-- ASSIGNED TASK --
A single figure is required: the number of lines in the data below that hold the word "scientific".
BEGIN RECORDED DATA
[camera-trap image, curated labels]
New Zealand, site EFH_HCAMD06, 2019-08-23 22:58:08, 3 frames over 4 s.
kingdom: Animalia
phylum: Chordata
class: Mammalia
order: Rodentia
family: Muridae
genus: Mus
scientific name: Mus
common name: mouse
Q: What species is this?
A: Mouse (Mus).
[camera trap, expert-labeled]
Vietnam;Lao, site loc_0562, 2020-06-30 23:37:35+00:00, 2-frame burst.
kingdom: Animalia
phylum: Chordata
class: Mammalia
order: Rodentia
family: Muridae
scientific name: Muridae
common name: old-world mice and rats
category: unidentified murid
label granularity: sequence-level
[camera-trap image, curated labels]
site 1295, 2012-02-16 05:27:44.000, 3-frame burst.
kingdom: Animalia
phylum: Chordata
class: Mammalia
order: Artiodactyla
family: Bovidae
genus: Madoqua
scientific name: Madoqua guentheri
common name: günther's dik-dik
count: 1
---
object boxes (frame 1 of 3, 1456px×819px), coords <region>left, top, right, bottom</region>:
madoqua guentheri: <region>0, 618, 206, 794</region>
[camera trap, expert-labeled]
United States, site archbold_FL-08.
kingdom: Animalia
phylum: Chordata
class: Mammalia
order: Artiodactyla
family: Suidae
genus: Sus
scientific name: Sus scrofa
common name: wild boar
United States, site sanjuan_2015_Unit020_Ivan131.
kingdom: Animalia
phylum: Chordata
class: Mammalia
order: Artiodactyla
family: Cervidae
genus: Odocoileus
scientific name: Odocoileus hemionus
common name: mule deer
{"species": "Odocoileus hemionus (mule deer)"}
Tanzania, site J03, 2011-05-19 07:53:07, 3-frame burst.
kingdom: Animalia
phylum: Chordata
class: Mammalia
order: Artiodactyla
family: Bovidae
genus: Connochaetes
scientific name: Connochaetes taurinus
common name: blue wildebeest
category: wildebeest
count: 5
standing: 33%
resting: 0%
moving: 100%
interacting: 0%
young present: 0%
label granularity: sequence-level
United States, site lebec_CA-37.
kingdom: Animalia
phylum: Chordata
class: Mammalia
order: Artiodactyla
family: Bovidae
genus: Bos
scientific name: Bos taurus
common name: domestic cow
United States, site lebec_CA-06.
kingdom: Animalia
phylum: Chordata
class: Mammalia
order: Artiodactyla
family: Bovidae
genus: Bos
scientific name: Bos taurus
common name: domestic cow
END RECORDED DATA
-- EXERCISE ANSWER --
8